Text segment:
--- START ---

Ace blocker’s return helps lift Mavs past Cougars
A Pink performance
Mesa State College’s volleyball team added pink to the school color scheme Thursday night, and despite some bumps along the way, the Mavs were in the pink with a five-game victory over Colorado Christian University.
The majority of the 812 fans in Brownson Arena showed up in pink to support the college’s Swing For Life benefit for cancer research. The Mavs were in pink jerseys with white lettering, the Cougars in white with pink accents. Everywhere you looked, there was pink.
The Mavericks finally put the pesky Cougars away, 22-25, 25-12, 25-15, 23-25, 15-11, getting a lift from the return of senior middle blocker Jessica Bird, who missed the first 13 matches with a broken bone in her right hand.
The Mavs wore pink ribbons and headbands, and all of the players wore pink wristbands around their shoes (rules prohibit jewelry on their arms), as did the Grand Junction Police Department’s color guard.

--- END ---

Your tasks:
A. Please rewrite the paragraph of the volleyball article that begins "The majority of the 812 fans" as a short bulleted list that keeps its main facts.
B. According to the volleyball article, why did the players wear their pink wristbands around their shoes?

Collected data:
--- START ---

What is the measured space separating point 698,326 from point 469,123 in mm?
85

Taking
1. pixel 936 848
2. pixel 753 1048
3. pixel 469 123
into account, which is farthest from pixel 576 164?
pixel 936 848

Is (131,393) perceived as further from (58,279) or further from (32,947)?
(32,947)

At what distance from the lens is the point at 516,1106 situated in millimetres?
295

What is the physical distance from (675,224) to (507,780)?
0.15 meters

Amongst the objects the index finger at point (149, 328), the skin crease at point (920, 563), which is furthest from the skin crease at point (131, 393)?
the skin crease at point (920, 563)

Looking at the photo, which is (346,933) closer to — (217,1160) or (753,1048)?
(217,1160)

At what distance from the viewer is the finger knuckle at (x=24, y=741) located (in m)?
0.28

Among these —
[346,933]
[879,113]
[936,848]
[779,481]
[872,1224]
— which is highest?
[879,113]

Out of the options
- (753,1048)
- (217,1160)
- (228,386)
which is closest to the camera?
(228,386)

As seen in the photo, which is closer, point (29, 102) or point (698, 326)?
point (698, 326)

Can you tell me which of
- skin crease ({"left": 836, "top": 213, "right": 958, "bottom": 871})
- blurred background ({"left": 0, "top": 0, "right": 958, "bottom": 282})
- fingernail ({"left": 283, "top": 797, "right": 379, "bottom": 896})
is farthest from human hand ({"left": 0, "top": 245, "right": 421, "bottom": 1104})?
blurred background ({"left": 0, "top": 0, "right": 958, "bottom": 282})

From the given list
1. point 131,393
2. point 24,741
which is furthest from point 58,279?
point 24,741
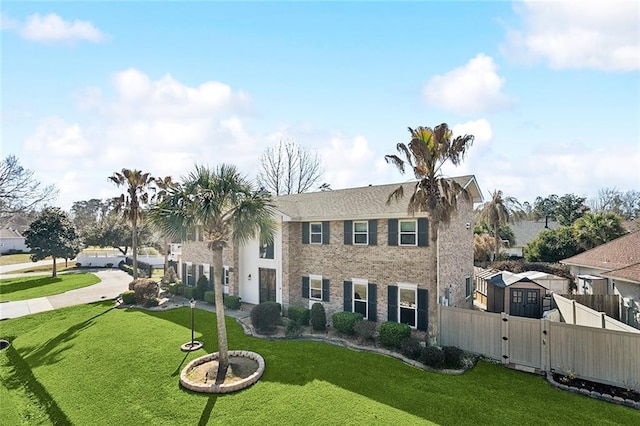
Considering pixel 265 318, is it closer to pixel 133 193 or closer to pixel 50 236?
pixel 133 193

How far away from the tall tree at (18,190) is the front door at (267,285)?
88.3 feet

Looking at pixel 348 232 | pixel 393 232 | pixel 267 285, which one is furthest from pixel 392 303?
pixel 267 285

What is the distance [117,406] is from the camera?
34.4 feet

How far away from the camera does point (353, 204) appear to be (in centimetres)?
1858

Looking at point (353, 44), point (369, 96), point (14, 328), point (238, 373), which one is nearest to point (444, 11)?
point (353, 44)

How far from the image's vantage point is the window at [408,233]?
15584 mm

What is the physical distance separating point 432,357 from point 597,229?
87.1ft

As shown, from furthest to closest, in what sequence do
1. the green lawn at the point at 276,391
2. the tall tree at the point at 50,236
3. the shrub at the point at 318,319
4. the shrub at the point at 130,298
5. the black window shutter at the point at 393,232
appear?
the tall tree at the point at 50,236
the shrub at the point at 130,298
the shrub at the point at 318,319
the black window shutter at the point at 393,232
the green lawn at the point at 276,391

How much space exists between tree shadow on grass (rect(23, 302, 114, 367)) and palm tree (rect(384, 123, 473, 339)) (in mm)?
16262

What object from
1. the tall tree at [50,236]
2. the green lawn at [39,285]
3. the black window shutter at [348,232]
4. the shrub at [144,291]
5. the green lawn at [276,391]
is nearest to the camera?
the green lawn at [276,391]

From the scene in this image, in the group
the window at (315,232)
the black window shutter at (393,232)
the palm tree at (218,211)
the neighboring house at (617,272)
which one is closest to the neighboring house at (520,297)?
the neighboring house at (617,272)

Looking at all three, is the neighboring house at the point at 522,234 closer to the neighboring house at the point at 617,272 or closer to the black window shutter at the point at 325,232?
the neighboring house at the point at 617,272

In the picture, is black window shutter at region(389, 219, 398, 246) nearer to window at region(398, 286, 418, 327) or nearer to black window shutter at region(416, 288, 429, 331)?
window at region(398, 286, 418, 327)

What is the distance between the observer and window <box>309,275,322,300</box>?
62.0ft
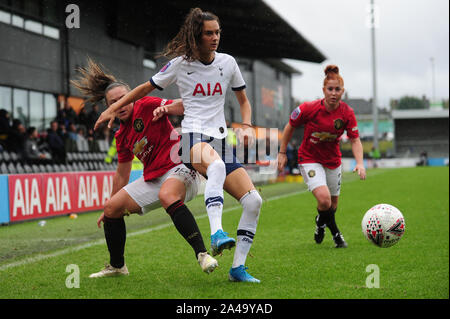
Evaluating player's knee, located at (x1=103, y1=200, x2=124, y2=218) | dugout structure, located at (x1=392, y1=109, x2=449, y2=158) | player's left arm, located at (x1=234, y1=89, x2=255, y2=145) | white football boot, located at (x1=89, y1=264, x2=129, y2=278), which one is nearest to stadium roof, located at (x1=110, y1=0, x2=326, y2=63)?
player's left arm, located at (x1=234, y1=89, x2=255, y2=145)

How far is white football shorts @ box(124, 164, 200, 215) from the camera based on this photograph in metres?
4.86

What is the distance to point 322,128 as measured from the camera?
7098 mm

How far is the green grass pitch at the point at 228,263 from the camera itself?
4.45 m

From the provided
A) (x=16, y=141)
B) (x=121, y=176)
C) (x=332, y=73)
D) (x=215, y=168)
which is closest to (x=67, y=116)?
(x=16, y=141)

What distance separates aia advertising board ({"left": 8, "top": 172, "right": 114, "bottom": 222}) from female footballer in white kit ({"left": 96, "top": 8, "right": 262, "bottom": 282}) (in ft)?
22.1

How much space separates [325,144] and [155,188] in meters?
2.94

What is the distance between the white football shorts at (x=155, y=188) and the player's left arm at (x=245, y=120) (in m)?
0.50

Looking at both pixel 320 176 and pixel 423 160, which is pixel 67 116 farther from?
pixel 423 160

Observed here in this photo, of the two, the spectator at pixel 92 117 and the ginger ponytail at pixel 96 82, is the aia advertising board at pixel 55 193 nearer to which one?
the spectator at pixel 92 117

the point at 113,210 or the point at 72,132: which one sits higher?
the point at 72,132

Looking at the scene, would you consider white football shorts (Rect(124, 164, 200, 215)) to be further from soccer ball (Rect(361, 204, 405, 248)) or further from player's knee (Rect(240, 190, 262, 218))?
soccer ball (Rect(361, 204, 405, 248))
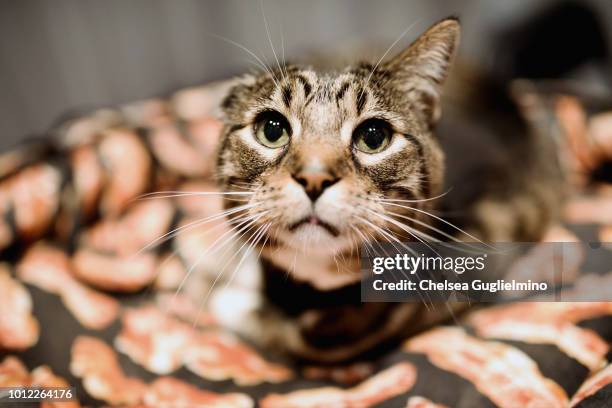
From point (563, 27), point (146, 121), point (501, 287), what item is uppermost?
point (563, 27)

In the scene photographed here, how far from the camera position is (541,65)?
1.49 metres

--- END ---
--- START ---

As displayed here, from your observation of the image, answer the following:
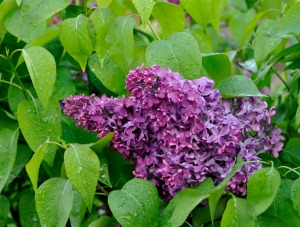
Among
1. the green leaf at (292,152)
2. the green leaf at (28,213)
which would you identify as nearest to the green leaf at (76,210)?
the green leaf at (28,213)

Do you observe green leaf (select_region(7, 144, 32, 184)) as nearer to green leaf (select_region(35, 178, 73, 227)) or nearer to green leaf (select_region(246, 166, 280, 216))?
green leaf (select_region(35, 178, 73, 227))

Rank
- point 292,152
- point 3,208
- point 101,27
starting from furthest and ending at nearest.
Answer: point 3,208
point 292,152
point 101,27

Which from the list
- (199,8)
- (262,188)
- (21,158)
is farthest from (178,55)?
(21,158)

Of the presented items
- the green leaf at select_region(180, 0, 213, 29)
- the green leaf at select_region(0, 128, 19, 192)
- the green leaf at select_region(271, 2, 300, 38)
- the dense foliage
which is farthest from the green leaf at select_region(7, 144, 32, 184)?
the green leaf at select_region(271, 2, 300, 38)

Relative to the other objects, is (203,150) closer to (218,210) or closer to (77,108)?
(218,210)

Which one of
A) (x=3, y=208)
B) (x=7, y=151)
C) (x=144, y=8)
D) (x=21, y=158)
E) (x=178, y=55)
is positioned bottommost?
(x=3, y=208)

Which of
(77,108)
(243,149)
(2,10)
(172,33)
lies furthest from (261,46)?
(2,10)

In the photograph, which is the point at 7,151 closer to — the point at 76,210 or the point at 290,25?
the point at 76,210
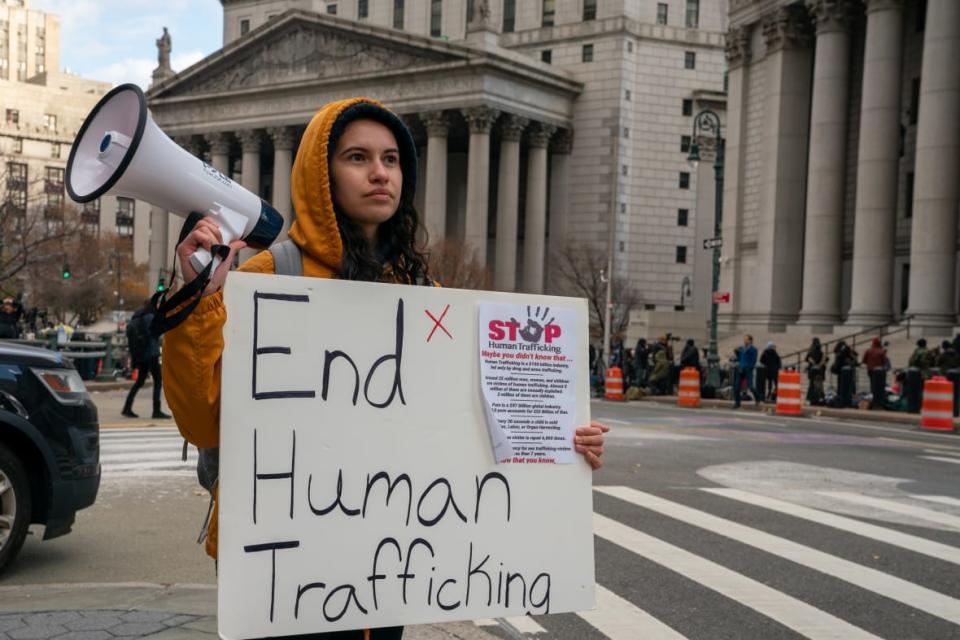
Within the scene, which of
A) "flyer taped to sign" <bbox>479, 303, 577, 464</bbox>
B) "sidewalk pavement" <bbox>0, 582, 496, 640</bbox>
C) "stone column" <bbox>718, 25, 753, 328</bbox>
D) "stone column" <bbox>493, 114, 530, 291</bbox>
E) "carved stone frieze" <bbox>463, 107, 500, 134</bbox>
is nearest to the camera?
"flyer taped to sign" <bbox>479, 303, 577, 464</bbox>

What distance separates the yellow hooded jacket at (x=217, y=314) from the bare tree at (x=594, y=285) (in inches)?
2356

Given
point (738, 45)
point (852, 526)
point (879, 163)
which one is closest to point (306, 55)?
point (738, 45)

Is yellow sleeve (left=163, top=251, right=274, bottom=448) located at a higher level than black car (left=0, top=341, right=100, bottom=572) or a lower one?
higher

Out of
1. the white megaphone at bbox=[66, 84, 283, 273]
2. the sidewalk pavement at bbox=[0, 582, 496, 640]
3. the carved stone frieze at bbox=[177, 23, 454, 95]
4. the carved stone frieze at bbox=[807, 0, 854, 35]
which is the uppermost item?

--- END ---

Answers given:
A.
- Most of the 812 fans in Brownson Arena wore pink to support the college's Swing For Life benefit for cancer research.
- The Mavs wore pink jerseys with white lettering.
- The Cougars wore white with pink accents.
- Pink was everywhere in the arena.

B. The rules prohibit jewelry on the players' arms, so they wore their pink wristbands around their shoes instead.